Loren Shqipognja Loren Shqipognja - 1 month ago 15
Git Question

Git Diff of same files in two directories always result in "renamed"

git diff --no-index --no-prefix --summary -U4000 directory1 directory2

This works as expected in that it returns a diff of all the files between the two directories. Files that are added output as expected, files that are deleted also result in the expected diff output.

However because the diff takes into account the file path as part of the file name, files with the same name, in the two different directories, result in a diff output with the renamed flag instead of changed.


  1. Is there a way to tell git to not take into account the full file path in the diff and only look at the file name, as if the files were originating from the same directory?

  2. Is there a way for git to actually know if a copy of the same file in a different directory was actually renamed? I don't see how, unless it has a way of comparing the files md5s somehow or something (probably a bad guess lol).

  3. Would using branches instead of directories resolve this issue easily and if so what is the branch version of the command listed above?


Answer

There are multiple questions here, whose answers intertwine. Let's start with rename and copy detection, then move on to branches.

Rename detection

However because the diff takes into account the file path as part of the file name, files with the same name, in the two different directories, result in a diff output with the renamed flag instead of changed.

This is not quite right. (The text below is meant to address both your items 1 and 2.)

Although you are using --no-index (presumably, to make Git work on directories outside the repository), Git's diff code behaves the same way in all cases. In order to diff (compare) two files in two trees, Git must first determine file identity. That is, there are two sets of files: those in the "left side" or source tree (the first directory name), and those in the "right side" or destination tree (the second directory name). Some files on the left are the same file as some files on the right. Some files on the left are different files that have no corresponding right-side file, i.e., they have been deleted. Finally, some files on the right side are new, i.e., they have been created.
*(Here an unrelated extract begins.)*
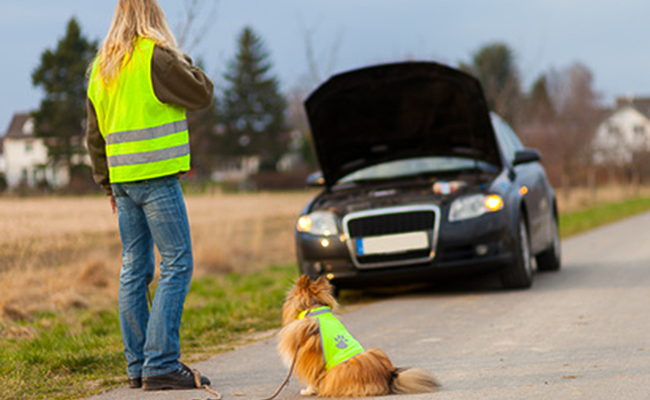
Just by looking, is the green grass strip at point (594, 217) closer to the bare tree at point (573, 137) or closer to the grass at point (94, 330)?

Files that are "the same file" need not have the same path name. In this case, those files have been renamed.

Here's how it works in detail. Note that "full path name" is modified somewhat when using git diff --no-index dir1 dir2: the "full path name" is what is left after stripping off the dir1 and dir2 prefixes.

When comparing the left and right side trees, files that have the same full path names are normally automatically considered "the same file". We place all these files into a queue of "files to be diffed", and none will show up as being renamed. Note the word "normally" here—we'll come back to this in a moment.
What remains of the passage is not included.